«Marco, un battesimo al ristorante? Ma allora dobbiamo comprare un regalo!» dissi a mio marito quando scoprimmo che nostra figlia organizzava una festa sontuosa per la piccola. Ecco la storia di come io e Marco cercammo di capire come celebrare il battesimo della nipotina, e perché finì per scatenare tante discussioni.
**L’invito al battesimo**
Nostra figlia, Valentina, aveva avuto una bambina sei mesi prima. La nipotina, Beatrice, era la prima della famiglia, e io e Marco non stavamo nella pelle dalla gioia. Quando Valentina annunciò il battesimo, fui contenta: un evento importante, da festeggiare con tradizione. Ma poi aggiunse che non sarebbe stata una semplice cerimonia in chiesa con un té a casa, bensì un pranzo al ristorante, con decine di invitati, un presentatore e persino un fotografo. «Valentina, ma che bisogno c’è di tutta questa ostentazione? È un battesimo, non un matrimonio!»
Lei spiegò che voleva un ricordo speciale. Suo marito, Luca, la sostenne: «È la nostra primogenita, vogliamo festeggiarla degnamente». Non discutemmo, ma dentro di me non ero tranquilla. Io e Marco siamo persone semplici, abbiamo sempre vissuto con sobrietà, e certe spese ci sembravano esagerate.
**Il dilemma del regalo**
Il vero problema sorse quando pensai al regalo. Di solito si dona qualcosa di significativo: una croce, un’icona, soldi per il futuro. Ma Valentina lasciò intendere che al ristorante gli ospiti avrebbero portato doni, e «presentarsi a mani vuote non si fa». Chiesi: «Quindi dobbiamo mettere dei soldi nella busta?» Lei rispose evasiva: «Fate come vi pare, ma tutti portano qualcosa». Fece due conti: venti euro nella busta erano ridicoli, ma di più non potevamo permettercelo. Con la pensione misera e i risparmi già svaniti per riparare il tetto, la situazione era complicata.

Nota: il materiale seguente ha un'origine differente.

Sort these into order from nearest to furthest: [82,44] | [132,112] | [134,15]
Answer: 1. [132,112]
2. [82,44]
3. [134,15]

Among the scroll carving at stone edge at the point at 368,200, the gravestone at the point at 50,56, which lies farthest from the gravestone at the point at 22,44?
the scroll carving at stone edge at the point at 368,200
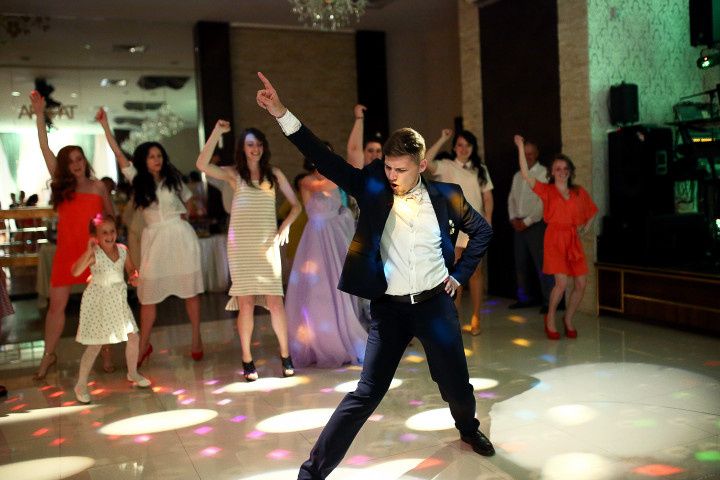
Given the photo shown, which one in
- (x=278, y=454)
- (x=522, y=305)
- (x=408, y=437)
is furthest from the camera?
(x=522, y=305)

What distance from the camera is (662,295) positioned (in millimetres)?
5676

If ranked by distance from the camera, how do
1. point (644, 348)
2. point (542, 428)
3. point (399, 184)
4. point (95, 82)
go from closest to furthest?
point (399, 184), point (542, 428), point (644, 348), point (95, 82)

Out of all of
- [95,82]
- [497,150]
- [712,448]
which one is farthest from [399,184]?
[95,82]

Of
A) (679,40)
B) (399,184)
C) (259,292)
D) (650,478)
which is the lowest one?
(650,478)

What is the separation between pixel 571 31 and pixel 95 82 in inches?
244

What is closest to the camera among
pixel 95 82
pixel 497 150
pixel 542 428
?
pixel 542 428

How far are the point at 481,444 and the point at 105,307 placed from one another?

Marco propose di saltare il ristorante del tutto. «Andiamo il giorno dopo, festeggiamo Beatrice a casa e le regaliamo qualcosa di sincero», disse. Concordai: in casa era più intimo, senza ansie da busta. Decidemmo per una crocetta d’argento e una Bibbia illustrata—simbolica e sentita.
**Il confronto con Valentina**
Quando le raccontai il nostro piano, si offese. «Mamma, mi state dicendo che non verrete al battesimo? È il giorno più importante per Beatrice, e voi vi tirate indietro!» Cercai di spiegare che non era contro il battesimo, ma contro lo «spettacolo al ristorante». Lei lo prese come un affronto. «Tutti i nonni ci saranno, e voi no? Non vi sentite parte della famiglia?» Mi ferì. Certo che ci sentivamo parte della famiglia, ma doveva per forza esserci un ristorante di mezzo?
Marco fu irremovibile: «Se vogliono buttare soldi, problemi loro, noi preferiamo stare con la nipotina in santa pace». Ma vedendo Valentina turbata, iniziai a dubitare. Forse eravamo davvero troppo antiquati? Forse avremmo dovuto adeguarci, anche controvoglia?
**La soluzione**
Trovammo un compromesso. Io e Marco andammo in chiesa per la cerimonia, un momento toccante e genuino. Beatrice, vestita di bianco, sembrava un angioletto. Al ristorante non andammo, ma il giorno dopo ci presentammo da Valentina e Luca. Regalammo la croce e la Bibbia, passammo del tempo con Beatrice, sorseggiammo un caffè. Valentina all’inizio fece il broncio, ma poi si sciolse, soprattutto quando vide quanto la piccola si aggrappava a noi.
Capii che le tradizioni sono personali. Per Valentina era essenziale la festa; per noi, la vicinanza. Ma rimase un dubbio: d’ora in poi, ogni ricorrenza sarebbe una questione di buste e obblighi?
Se vi è capitato qualcosa di simile, ditemi: come avete gestito la situazione? Come si trova l’equilibrio tra i propri principi e le aspettative dei figli? O forse io e Marco esageriamo con la nostra «modestia»? Raccontate, ho bisogno di consigli.